Über die Jahre hat sich die deutsche Reihe mit der Maus laufend verändert. Die Erscheinungsweise wechselt von monatlich auf wöchentlich und derzeit alle zwei Wochen. Die Seitenzahl ist gestiegen und gesunken, man konnte über Jahre dem Micky Maus Klub beitreten, den Ehapa 1976 wieder schloss, Tvtipps kamen und gingen, Gimmicks wie die legendären Urzeitkrebse oder Sammelkarten sollten und sollen den Verkauf ankurbeln. Heute macht der 70 Jahre alte Jubilar seinem Hause durchaus Kummer. Die Auflage geht seit Jahren stetig zurück. Beträgt sie 1951 noch 135 000 verkaufte Exemplare, so liegt sie zu besten Zeiten bei 650 000 (1991), seitdem ist sie auf wenig mehr als 70 000 gesunken.

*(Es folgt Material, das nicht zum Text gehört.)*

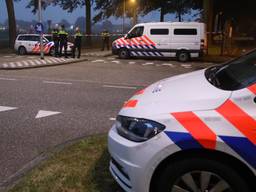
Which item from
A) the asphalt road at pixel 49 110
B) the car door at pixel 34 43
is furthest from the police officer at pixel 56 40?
the asphalt road at pixel 49 110

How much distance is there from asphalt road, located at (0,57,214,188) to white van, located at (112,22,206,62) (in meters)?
8.95

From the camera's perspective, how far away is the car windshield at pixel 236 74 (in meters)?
3.26

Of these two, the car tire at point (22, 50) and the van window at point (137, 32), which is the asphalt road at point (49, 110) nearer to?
the van window at point (137, 32)

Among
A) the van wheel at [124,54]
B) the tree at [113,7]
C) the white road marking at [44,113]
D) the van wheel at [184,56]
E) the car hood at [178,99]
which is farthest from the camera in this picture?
the tree at [113,7]

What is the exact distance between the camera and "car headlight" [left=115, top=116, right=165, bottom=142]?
3160 millimetres

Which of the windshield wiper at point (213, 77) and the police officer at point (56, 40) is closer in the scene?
the windshield wiper at point (213, 77)

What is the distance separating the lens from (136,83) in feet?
40.8

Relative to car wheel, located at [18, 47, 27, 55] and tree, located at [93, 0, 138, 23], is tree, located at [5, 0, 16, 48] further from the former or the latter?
tree, located at [93, 0, 138, 23]

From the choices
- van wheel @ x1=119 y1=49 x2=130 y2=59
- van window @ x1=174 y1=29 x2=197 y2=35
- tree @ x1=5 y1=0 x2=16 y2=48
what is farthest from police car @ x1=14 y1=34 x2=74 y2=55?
tree @ x1=5 y1=0 x2=16 y2=48

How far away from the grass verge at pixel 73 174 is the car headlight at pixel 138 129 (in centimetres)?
86

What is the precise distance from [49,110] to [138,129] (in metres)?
4.84

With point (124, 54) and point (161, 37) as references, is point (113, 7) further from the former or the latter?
point (161, 37)

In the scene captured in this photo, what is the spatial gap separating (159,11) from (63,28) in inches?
1055

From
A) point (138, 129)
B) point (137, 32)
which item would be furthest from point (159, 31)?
point (138, 129)
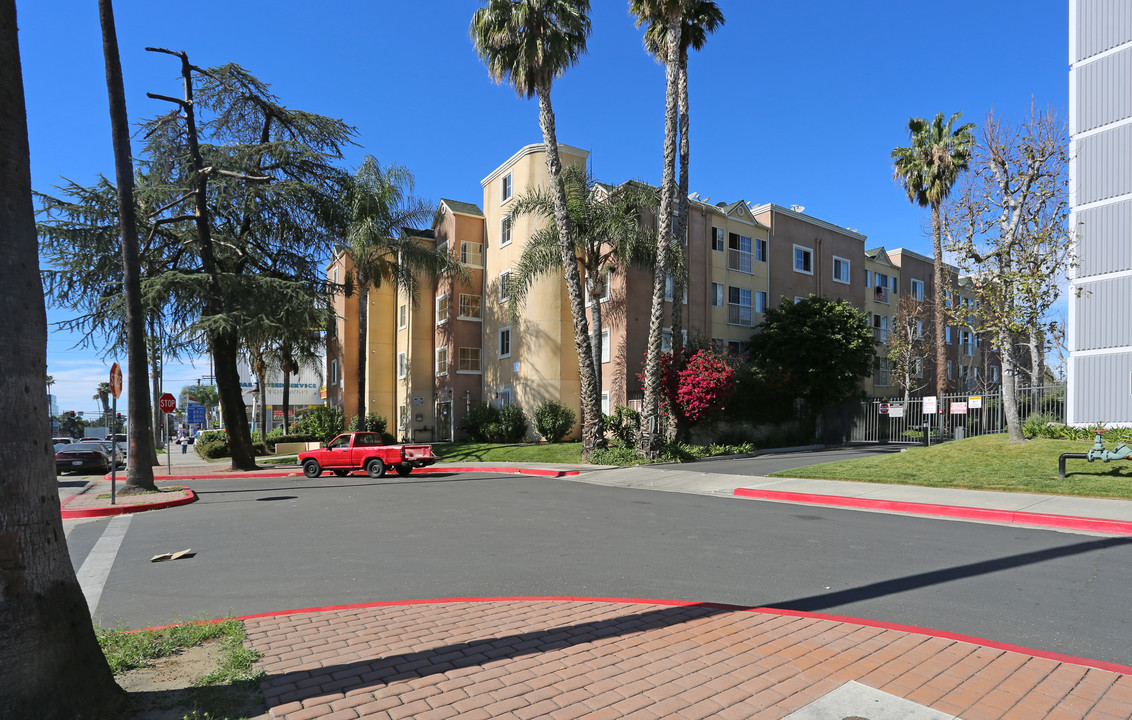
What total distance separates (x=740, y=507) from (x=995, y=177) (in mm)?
15218

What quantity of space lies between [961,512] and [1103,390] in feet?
35.6

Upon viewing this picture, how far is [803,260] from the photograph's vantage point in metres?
A: 38.4

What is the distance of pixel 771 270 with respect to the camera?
3634 centimetres

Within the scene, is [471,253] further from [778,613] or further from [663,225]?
[778,613]

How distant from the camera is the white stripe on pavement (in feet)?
22.9

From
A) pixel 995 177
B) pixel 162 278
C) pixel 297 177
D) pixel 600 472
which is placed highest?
pixel 297 177

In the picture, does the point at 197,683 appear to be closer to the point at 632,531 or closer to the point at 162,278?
the point at 632,531

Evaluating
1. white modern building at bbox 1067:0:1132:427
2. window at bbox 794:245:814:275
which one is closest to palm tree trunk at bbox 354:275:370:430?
window at bbox 794:245:814:275

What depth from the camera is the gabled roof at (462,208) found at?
3591 cm

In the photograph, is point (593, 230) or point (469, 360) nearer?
point (593, 230)

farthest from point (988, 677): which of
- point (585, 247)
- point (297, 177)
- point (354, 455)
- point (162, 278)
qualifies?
point (297, 177)

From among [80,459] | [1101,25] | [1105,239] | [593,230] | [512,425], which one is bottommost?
[80,459]

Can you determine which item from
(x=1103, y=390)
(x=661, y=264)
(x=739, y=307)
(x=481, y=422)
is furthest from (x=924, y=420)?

Am Kiosk kostet das Heft heute 3,99 Euro, Gimmick inklusive – Wegwerfware. Wer die ganz alten Hefte noch hat, besitzt ein kleines Vermögen. Der berühmte Dachbodenfund – Heft 1 in gutem Zustand, ohne Kritzeleien und Eselsohren – wird vierstellig geschätzt; vor ein paar Jahren hat mal eine Ausgabe für 12 000 Euro den Besitzer gewechselt. Ein Exemplar, das gerade bei Ebay für 38 000 Euro angeboten wird, ist allerdings maßlos überteuert. Denn auch die Comicsammler, die für die Träume ihrer Kindheit hohe Summen auf den Tisch legen, sterben aus, jüngere Sammler wachsen kaum nach. Immerhin: Erst vor wenigen Jahren hat eine noch größere Rarität als „Micky Maus“Heft 1 einen Auktionspreis erzielt, den sich ein anonymer Dagobert leisten wollte – eine wenige Monate vor dem Jubiläumsdatum erschienene „Nullnummer“, die damals zu Werbezwecken an Zeitungshändler geliefert wurde und gerade einmal vier Seiten umfasste. Am Ende knallte der Hammer der Versteigerers bei – „Peng!“– 32 000 Euro auf den Tisch.